» やること: ページ本文によると、ソローキンの小説 День опричника の舞台は何年に設定されていますか。

アルザスのこちら側

一般言語学を専攻し、学位はとったはいいがあとが続かず、ドイツの片隅の大学のさらに片隅でヒステリーを起こしているヘタレ非常勤講師が人を食ったような記事を無責任にガーガー書きなぐっています。それで「人食いアヒルの子」と名のっております。 どうぞよろしくお願いします。

Mai 2023

 ドイツに住んでいるためかこちらの新聞でも結構取り上げられているロシアの作家ウラジーミル・ソローキンの День опричника を読んでみた。イワン雷帝下の強烈な専制政治が現代に敷かれていると想定した強烈なディストピア小説だ。タイトルの「オプリチニク」とはオプリチナのメンバーという意味で、そのオプリチナは雷帝が考案し全国に張り巡らされた今でいう秘密警察。歴史用語である。ただし小説は当時のロシア社会にひっかけているだけで舞台設定は2027年、つまりSF小説だから現代オプリチニクはスマホで連絡しあうし、馬でなく車に乗り、飛行機で移動する。専制体制それ自体もさることながら、特権階級として甘い汁を吸わされ積極的にそれを支えているオプリチニクたちやその他の「上級国民」、君主とその家族、つまりそこに住む人間の醜悪さがこれでもかと描かれている。いわゆる全体主義国家を揶揄したディストピア小説というとオーウェルの『動物農場』を思い出すが、やはり専制(に近い)政治が引かれている国の内部を知っている作家が書くと迫力が違う。下手に読むと真剣に気分が悪くなるかもしれないので単純に「お薦め」はできない。

下で述べる通り小さな薄い本だが、読むのに非常に手間取った。

» 提供資料:
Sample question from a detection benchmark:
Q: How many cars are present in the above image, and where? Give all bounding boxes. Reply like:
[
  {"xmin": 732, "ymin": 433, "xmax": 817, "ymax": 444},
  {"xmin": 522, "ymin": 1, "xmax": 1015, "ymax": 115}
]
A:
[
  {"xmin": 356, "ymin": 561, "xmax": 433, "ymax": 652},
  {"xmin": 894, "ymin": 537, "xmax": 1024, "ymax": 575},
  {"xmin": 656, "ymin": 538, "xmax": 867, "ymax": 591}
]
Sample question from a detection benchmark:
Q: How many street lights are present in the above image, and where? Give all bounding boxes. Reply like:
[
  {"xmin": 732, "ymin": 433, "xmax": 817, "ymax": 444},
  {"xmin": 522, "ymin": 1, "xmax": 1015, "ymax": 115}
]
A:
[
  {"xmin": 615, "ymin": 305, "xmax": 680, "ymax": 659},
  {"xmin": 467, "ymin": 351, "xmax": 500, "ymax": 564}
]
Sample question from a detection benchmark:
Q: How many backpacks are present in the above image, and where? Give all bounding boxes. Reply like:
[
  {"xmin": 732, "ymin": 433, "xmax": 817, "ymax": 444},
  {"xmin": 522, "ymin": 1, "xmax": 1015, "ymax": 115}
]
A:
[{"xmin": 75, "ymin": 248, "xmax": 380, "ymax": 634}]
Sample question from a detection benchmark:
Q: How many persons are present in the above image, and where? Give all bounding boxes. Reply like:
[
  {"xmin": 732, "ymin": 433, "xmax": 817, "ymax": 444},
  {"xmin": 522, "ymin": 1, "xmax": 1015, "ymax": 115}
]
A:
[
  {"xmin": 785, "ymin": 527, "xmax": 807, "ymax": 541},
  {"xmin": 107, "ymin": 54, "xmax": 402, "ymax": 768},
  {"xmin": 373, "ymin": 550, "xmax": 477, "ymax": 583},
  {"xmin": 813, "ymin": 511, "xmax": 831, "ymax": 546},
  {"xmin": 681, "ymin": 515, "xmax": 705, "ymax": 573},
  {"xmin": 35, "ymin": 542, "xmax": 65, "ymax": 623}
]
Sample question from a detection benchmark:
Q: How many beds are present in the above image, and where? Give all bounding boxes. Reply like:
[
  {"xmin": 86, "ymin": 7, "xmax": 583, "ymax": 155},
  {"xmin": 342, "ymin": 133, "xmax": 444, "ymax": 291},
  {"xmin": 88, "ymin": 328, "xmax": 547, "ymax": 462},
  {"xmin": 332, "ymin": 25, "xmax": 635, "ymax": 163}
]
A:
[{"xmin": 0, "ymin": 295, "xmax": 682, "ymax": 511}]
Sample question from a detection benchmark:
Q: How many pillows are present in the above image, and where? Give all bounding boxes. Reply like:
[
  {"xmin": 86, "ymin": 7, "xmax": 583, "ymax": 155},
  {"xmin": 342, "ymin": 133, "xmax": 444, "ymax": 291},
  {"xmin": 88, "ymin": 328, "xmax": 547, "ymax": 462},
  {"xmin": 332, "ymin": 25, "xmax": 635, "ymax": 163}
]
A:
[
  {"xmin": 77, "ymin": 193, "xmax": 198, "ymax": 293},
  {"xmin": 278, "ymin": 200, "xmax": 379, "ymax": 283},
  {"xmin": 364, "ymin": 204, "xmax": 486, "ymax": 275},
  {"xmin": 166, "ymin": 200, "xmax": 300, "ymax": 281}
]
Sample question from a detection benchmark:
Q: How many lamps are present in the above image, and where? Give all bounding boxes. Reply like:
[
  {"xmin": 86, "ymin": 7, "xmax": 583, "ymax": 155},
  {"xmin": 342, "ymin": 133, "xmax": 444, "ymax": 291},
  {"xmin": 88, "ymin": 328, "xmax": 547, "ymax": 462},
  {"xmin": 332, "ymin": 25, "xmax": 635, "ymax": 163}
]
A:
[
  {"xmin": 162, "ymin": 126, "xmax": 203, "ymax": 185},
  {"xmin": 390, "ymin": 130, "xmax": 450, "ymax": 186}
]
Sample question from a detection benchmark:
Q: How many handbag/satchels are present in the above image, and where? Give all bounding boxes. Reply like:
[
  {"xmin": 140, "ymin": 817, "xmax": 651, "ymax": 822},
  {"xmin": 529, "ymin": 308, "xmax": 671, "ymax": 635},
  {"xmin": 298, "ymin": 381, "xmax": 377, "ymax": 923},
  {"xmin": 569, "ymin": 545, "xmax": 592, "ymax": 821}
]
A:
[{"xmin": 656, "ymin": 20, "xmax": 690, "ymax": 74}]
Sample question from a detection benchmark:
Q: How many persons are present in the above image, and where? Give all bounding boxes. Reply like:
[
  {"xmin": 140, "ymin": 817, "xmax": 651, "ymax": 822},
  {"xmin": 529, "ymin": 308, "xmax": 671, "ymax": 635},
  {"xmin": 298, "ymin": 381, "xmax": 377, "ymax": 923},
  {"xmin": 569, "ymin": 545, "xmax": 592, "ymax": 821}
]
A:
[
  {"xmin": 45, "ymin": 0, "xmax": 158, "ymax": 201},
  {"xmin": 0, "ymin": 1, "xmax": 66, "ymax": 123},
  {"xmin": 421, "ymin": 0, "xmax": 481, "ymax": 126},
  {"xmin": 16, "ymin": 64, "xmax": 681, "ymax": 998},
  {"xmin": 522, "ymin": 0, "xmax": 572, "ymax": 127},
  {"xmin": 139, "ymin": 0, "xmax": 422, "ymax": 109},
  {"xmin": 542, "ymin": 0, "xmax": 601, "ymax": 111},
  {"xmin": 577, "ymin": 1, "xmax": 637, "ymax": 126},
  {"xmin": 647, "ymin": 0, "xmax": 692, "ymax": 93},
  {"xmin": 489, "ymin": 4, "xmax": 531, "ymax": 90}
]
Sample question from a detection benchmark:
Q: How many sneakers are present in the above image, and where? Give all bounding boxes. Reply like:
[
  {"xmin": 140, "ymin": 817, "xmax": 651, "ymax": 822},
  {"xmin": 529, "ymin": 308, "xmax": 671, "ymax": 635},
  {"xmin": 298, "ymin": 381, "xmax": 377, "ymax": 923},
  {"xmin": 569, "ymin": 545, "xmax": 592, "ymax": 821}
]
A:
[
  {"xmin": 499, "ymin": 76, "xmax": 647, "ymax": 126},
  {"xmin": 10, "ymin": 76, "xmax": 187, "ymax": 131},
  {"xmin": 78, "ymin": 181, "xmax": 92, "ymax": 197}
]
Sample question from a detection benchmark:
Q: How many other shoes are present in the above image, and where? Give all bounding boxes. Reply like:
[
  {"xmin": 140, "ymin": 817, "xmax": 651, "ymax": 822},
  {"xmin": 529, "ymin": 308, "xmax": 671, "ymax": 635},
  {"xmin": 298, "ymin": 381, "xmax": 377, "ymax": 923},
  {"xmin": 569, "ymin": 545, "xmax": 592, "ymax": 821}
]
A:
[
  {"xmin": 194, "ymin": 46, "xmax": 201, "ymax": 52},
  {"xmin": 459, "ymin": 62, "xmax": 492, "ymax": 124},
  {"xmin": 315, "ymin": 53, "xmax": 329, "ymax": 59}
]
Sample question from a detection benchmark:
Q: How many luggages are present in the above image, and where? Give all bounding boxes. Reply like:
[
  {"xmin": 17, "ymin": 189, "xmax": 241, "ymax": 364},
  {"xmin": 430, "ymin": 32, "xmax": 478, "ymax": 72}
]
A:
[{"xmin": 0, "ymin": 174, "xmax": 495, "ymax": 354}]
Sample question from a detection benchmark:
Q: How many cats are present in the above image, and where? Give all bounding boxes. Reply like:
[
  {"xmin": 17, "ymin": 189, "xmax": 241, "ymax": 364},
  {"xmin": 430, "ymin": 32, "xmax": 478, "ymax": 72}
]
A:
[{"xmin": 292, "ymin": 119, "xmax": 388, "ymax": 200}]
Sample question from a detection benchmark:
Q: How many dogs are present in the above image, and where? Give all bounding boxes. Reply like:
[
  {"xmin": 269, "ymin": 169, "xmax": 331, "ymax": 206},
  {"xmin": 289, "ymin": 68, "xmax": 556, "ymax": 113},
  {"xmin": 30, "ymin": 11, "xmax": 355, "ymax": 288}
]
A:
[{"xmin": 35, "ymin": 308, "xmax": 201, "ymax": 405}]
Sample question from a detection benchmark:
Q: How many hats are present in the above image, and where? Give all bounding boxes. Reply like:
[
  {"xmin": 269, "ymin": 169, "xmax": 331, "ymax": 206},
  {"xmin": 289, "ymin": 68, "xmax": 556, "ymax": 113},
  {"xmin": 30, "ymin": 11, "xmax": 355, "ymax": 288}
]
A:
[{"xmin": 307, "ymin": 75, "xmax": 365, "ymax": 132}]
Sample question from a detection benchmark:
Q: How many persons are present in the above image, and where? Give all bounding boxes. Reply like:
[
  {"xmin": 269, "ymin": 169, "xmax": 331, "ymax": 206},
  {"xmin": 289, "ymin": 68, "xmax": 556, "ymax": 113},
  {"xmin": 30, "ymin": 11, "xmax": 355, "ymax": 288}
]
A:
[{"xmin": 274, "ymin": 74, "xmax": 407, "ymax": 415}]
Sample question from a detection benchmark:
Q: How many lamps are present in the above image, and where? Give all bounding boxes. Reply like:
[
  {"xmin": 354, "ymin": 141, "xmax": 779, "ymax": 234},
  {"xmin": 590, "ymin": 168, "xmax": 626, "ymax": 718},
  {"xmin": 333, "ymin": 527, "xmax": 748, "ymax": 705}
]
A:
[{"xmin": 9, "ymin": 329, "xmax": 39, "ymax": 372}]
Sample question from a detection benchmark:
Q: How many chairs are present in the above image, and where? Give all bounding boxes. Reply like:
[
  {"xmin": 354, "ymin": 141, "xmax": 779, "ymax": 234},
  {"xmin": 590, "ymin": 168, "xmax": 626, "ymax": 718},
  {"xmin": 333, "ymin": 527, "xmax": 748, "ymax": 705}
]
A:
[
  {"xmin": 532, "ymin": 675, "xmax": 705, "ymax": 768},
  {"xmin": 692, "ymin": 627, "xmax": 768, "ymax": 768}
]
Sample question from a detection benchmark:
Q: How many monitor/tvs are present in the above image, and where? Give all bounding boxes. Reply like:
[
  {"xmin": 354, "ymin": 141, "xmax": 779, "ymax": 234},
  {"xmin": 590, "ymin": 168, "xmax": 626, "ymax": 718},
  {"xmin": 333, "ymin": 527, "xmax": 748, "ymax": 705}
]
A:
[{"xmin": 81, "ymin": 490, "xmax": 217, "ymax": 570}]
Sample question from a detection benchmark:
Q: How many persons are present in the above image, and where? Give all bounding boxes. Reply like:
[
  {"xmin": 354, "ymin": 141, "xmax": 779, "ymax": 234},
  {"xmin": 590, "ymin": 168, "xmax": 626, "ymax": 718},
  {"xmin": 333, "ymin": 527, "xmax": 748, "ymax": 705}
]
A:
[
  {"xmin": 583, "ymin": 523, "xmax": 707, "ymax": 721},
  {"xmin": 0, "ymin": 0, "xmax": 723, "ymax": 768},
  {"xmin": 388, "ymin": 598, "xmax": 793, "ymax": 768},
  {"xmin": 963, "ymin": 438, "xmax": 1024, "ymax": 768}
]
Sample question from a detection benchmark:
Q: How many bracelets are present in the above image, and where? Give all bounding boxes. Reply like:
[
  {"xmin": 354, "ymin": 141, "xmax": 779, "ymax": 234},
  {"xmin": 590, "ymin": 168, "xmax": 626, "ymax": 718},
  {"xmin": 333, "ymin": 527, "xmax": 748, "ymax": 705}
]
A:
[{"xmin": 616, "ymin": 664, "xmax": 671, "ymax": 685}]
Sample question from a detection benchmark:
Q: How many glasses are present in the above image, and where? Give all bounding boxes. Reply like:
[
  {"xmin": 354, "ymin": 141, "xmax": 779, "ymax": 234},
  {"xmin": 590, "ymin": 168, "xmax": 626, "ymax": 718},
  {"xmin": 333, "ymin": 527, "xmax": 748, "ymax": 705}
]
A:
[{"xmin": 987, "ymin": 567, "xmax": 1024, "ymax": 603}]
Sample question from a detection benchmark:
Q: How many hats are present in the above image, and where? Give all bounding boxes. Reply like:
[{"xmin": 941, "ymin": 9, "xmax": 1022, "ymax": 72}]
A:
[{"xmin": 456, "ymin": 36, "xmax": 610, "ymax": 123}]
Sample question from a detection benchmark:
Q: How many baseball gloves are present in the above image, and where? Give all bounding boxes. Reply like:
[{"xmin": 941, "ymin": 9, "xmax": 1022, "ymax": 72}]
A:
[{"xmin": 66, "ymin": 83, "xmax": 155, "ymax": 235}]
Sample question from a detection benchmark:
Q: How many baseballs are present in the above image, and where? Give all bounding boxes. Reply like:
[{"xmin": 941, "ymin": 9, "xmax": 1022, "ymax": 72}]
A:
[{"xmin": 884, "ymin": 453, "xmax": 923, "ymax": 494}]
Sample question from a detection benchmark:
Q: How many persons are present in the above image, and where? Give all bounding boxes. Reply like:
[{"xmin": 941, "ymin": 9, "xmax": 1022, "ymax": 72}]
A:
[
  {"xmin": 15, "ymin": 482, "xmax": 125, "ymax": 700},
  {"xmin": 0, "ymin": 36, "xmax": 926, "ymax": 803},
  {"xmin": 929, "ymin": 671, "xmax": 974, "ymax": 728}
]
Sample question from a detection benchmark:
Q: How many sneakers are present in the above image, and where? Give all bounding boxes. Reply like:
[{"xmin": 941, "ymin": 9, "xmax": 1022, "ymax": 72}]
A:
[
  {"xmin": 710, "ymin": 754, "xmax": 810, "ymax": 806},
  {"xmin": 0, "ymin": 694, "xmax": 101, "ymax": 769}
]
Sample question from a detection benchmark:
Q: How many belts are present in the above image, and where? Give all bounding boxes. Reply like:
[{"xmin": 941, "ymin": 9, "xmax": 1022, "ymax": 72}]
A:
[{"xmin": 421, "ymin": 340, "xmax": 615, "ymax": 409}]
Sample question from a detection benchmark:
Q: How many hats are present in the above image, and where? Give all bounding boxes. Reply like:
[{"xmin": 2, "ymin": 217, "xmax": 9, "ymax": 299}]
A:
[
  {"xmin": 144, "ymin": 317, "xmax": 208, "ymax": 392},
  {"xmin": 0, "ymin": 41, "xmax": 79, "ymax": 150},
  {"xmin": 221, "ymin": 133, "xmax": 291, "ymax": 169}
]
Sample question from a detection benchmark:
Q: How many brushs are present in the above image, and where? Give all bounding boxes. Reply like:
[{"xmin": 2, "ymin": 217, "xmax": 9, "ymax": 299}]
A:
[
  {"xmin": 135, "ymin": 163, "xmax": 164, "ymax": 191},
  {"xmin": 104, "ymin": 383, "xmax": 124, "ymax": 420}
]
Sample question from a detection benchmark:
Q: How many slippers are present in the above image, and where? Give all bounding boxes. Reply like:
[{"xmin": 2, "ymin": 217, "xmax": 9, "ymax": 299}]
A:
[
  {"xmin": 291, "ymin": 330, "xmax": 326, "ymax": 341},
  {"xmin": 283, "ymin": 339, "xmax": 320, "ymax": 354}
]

» 課題の結果: 2027年です。